Presentato in concorso all’ultimo Festival Internazionale del Cinema di Roma, è arrivato nelle sale, senza troppo clamore, l’ultimo gustoso film di Radu Mihaileanu. Con Il concerto il regista rumeno torna, come già fece con il ben noto Train de vie, a raccontarci stereotipi razziali e culturali con impagabile ironia, appena sofisticata e mai arrogante. Se in Train de vie una comunità yiddish scappava dal Nazismo autodeportandosi su un treno confezionato in casa, ne Il concerto gli ex componenti dell’Orchestra del Bolshoi, la migliore dell’intera Russia, partono alla volta di Parigi per rimettere mano agli strumenti, dopo vent’anni di astinenza forzata. Fu infatti la dittatura comunista a interrompere la loro gloria consegnandoli ad un presente lontano anni luce dalla musica e che li vede impegnati, piuttosto, nei mestieri più bizzarri.

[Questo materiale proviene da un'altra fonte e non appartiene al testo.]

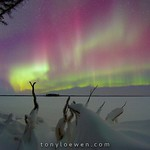 Tony Loewen Photography -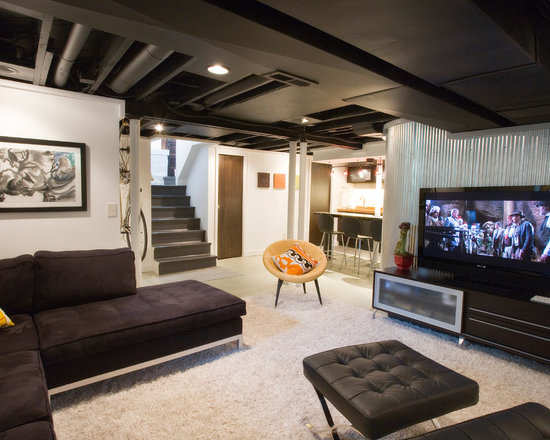 70 Best Industrial Basement Ideas Remodeling Photos Houzz
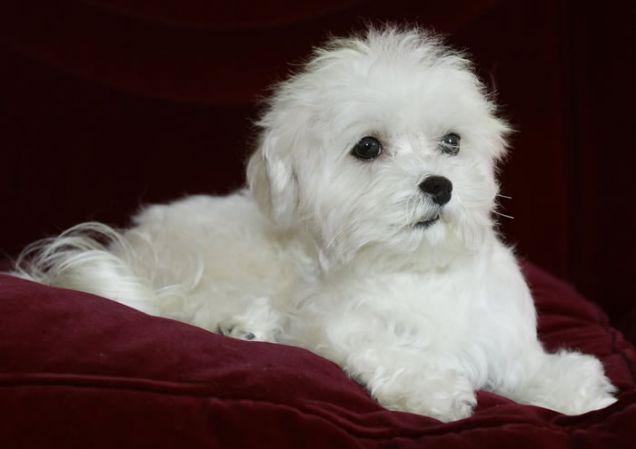 Cani di razza: cucciolo cane Maltese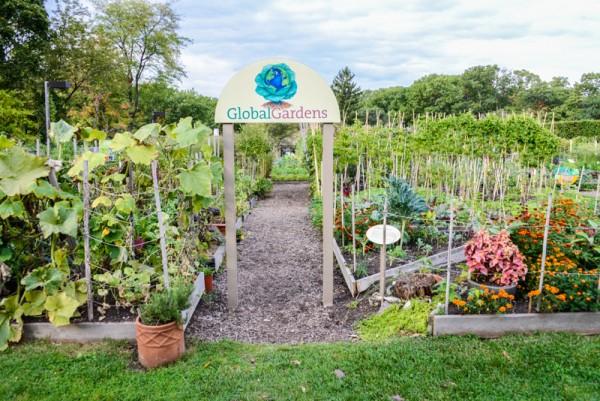 The New York Botanical Garden Bronx BPVNY MPVNY NYCTT 25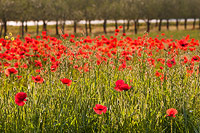 Poppies in the crops
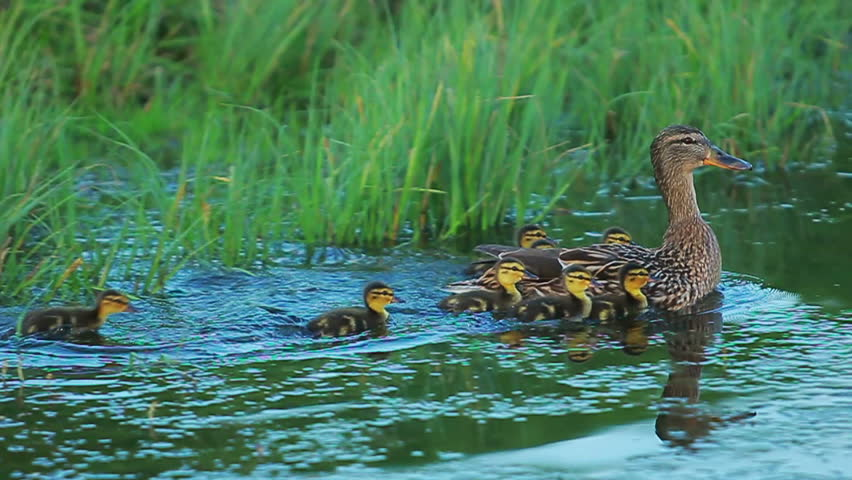 Cute little ducks playing on water lake duck dive on for Duck pond water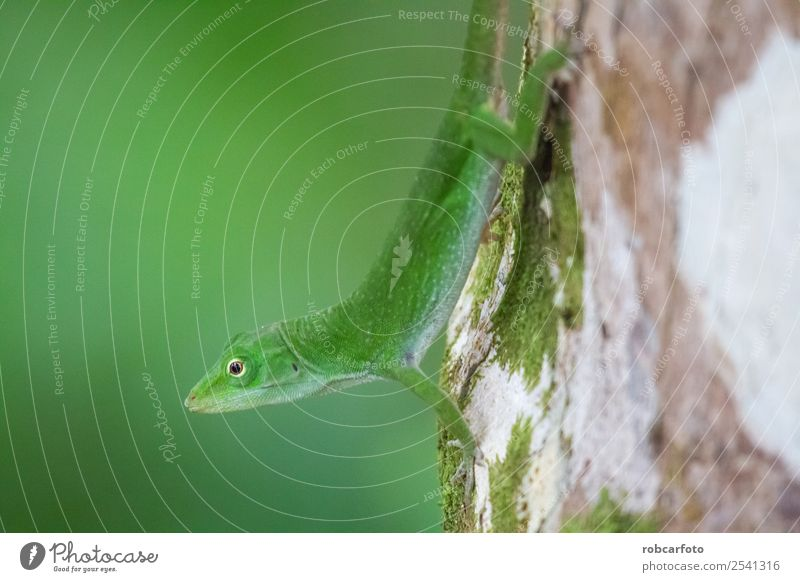 Green lizard in Punta Cahuita National Park Beautiful Skin Face Life Summer Man Adults Environment Nature Plant Animal Tree Forest Smiling Bright Small Wild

Nella prima corposa parte, il film prende i contorni netti del registro comico, raccontando con notevole esuberanza le disavventure di questo scalcagnato e improbabile gruppone alla volta del palcoscenico parigino. Al centro si situano soprattutto gli stereotipi sulla cultura slava e sul comunismo, e il film si fa appezzare proprio per la divertita intelligenza che connota i dialoghi e il disegno di questi bizzarri personaggi. Con scene che vedono un gruppo di gitani confezionare i falsi passaporti per far partire il gruppo direttamente in aeroporto o battute come "Dobbiamo chiudere il gas all’Europa?", che un riccone russo pronuncia per minacciare gli impresari francesi, il risultato (esilarante) è assicurato. Nella seconda parte, il film, pur mantenendo la sua anima gaia, si colora non poco di toni melodrammatici, innestando nel plot principale la storia intima del direttore d’orchestra (un ottimo Alexeï Guskov) che fa tutt’uno con la Storia. Infatti, il riscatto che questi individui operano nei confronti della loro storia personale corrisponde pure, manco a dirlo, ad un’affermazione del proprio valore come gruppo contro i soprusi della Storia. È qui, allora, che il film si fa meno spontaneo e più didascalico, perdendo un po’ di brio. Soprattutto nel finale liberatorio, che fa della musica l’obiettivo ultimo e insieme il momento in cui tutti i nodi si scioglieranno. Il concerto fa da motore al climax finale e, seppur la musica non sia relegata a mero commento, per diventare invece vero elemento narrativo, ciò non accade forse con la dovuta audacia.
Del resto, in Train de vie, Radu Mihaileanu ci aveva sorpreso con una regia per nulla anonima, che sembrava inspessire volontariamente la portata ironica della messa in scena. Qui, invece, egli sembra preferire una presenza molto meno invasiva che, ad ogni modo, dà conto di un film che, seppur non privo di difetti, resta un’adorabile, esilarante e sentita parabola sugli uomini e sulla loro Storia.
TITOLO ORIGINALE: Le concert; REGIA: Radu Mihaileanu; SCENEGGIATURA: Radu Mihaileanu, Matthew Robbins; FOTOGRAFIA: Laurent Dailland; MONTAGGIO: Ludovic Troch; MUSICA: Armand Amar; PRODUZIONE: Belgio/Francia/Italia/Romania; ANNO: 2009; DURATA: 120 min.